What is wrong with this C++ multi-threaded program?

118 Views Asked by At

I write a multi-threaded C++ program using std::thread that looks like the following:

#include <iostream>
#include <thread>
#include <mutex>
#include <condition_variable>
using namespace std;

const int threadNum = 4;
mutex mt[threadNum];
condition_variable cv[threadNum];
thread threadList[threadNum];
bool threadWork[threadNum];

void work(int id) {
    while (true) {
        unique_lock<mutex> lck(mt[id]);
        cv[id].wait(lck, [&]() { return threadWork[id]; }); // wait for incoming tasks
        
        // do something
        
        threadWork[id] = false;
        cv[id].notify_all();
    }
}
int main() {
    for (int i = 0; i < threadNum; i ++) {
        threadWork[i] = false;
        threadList[i] = thread(work, i);
    }

    while (true) {
        for (int i = 0; i < threadNum; i ++) {
            // allocate tasks for each threads
            threadWork[i] = true;
            cv[i].notify_all();
        }
        for (int i = 0; i < threadNum; i ++) {
            // wait until all tasks finish
            unique_lock<mutex> lck(mt[i]);
            cv[i].wait(lck, [&]() { return !threadWork[i]; });
            cout << "Finish thread " << i << endl;
        }

        // do something
    }

    for (int i = 0; i < threadNum; i ++)
        threadList[i].join();
    return 0;
}

In iterations of the program, the main thread and sub threads will execute alternatively.
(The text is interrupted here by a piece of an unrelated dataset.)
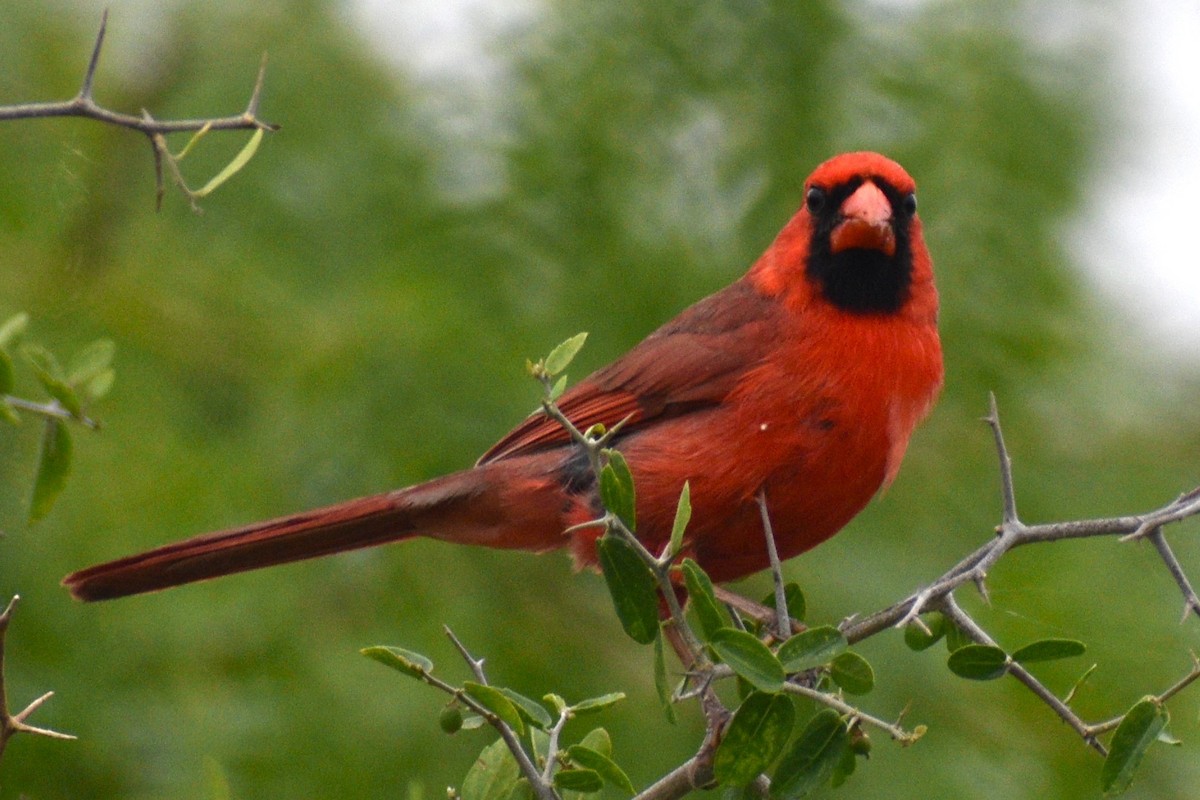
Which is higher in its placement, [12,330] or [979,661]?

The main thread will first allocate tasks for multiple sub threads. After all threads finish their tasks, the main thread will aggregate the information and do some other computation.
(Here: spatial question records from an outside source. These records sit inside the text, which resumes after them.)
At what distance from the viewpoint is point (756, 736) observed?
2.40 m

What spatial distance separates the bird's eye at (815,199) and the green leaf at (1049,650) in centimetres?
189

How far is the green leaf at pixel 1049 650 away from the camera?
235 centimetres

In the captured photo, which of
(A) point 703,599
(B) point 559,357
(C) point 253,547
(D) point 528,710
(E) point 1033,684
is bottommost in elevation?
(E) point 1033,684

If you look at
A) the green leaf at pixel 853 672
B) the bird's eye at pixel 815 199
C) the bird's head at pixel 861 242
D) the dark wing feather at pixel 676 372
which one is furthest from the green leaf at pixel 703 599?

However, during execution, the program will crash or get stuck in dead locks after a few iterations randomly. I have no idea why this happens. What the problem with it?

My environment: ubuntu 22.04, g++ 11.4

1

There are 1 best solutions below

0
Michaël Roy On

Coments in code below:

//...
mutex mt[threadNum];           // Mutexes are for synchronizing 
                               // between threads.  Having 1 mutex
                               // per thread is not proper the way
                               // to guard access to data.
                               // try having 1 mutex per block of 
                               // data that you want guarded instead.

condition_variable cv[threadNum];  // same applies for the condition variables
                                   // you want to indicate that the DATA 
                                   // is ready.
// ... 
// The rest of the code will need a bit of reordering.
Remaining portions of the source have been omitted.